Construction on the railroad (formed during an 1846 meeting at the Hannibal office of John Marshall Clemens, father of Mark Twain)[1] began in 1851 from both cities.
[2] The line started westward from Hannibal and ran through the Missouri cities of Palmyra, Monroe City, Lakenan, Shelbina, Clarence, Anabel, Macon, Bevier, Callao, New Cambria, Bucklin, Brookfield, Laclede, Meadville, Wheeling, Chillicothe, Utica, Mooresville, Breckenridge, Nettleton, Hamilton, Kidder, Cameron, Osborn, Stewartsville, Hemple, Easton, before arriving in St. Joseph.
The first experiment in distributing mails in so-called "post offices on wheels" was made in 1862 by William A. Davis between Hannibal and St. Joseph, Missouri.

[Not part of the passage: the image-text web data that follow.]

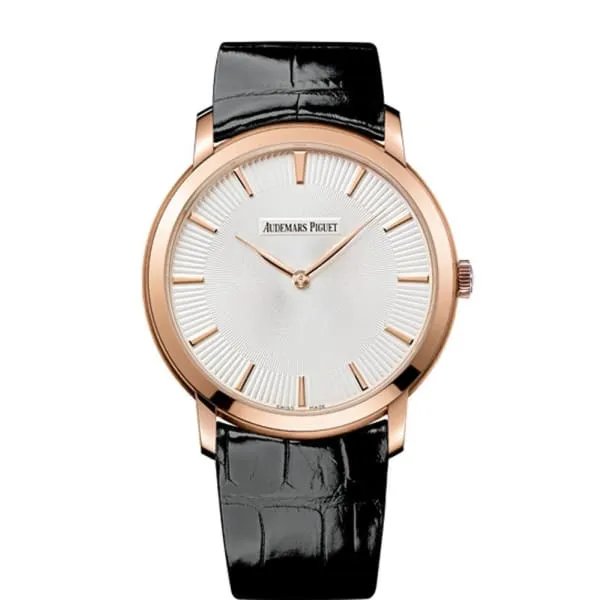 Earrings Audemars Piguet Audemars Piguet Jules Audemars ExtraThin 41mm Mens Watch Ref 15180OROOA102CR01 Silver Dial in 18K Rose Gold Case Black Alligator Strap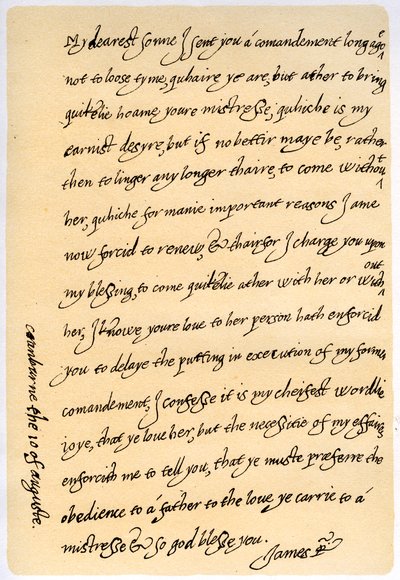 Lettre de Jacques Ier à son fils, Charles, Prince de Galles, 10 août 1623 - King James I
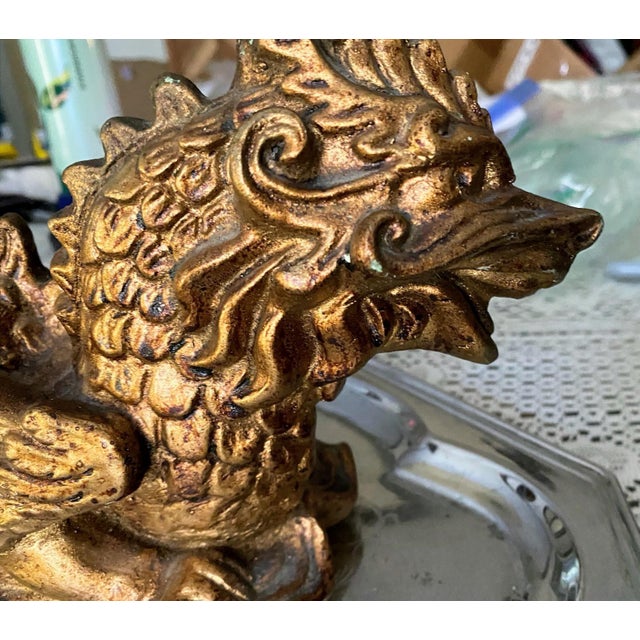 Late 20th Century Gilt Dragon Sculpture With Aged Patina For Sale - Image 5 of 9
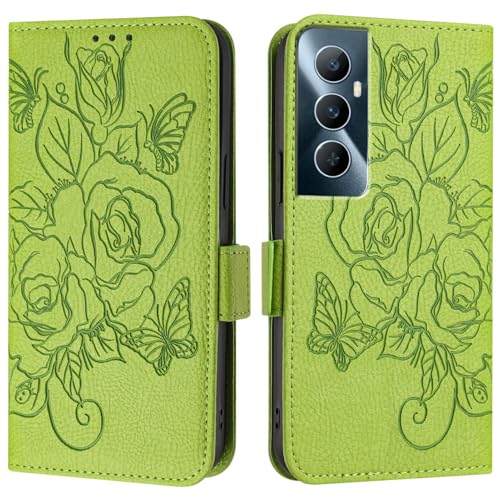Étui Oppo Realme C65 4G avec rabat en cuir PU vert et porte-cartes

It was intended to expedite the connection at St. Joseph with the overland stage, which had replaced the Pony Express routes to the West a year earlier.
In 1867 a consortium of Charles E. Kearney, Robert T. Van Horn, and Kersey Coates persuaded the railroad to build a cutoff at Cameron to Kansas City, Missouri.
Today, four miles (6 km) of track between Brookfield and Laclede remain, and is primarily used for surplus rail car storage on the (now) BNSF Railway.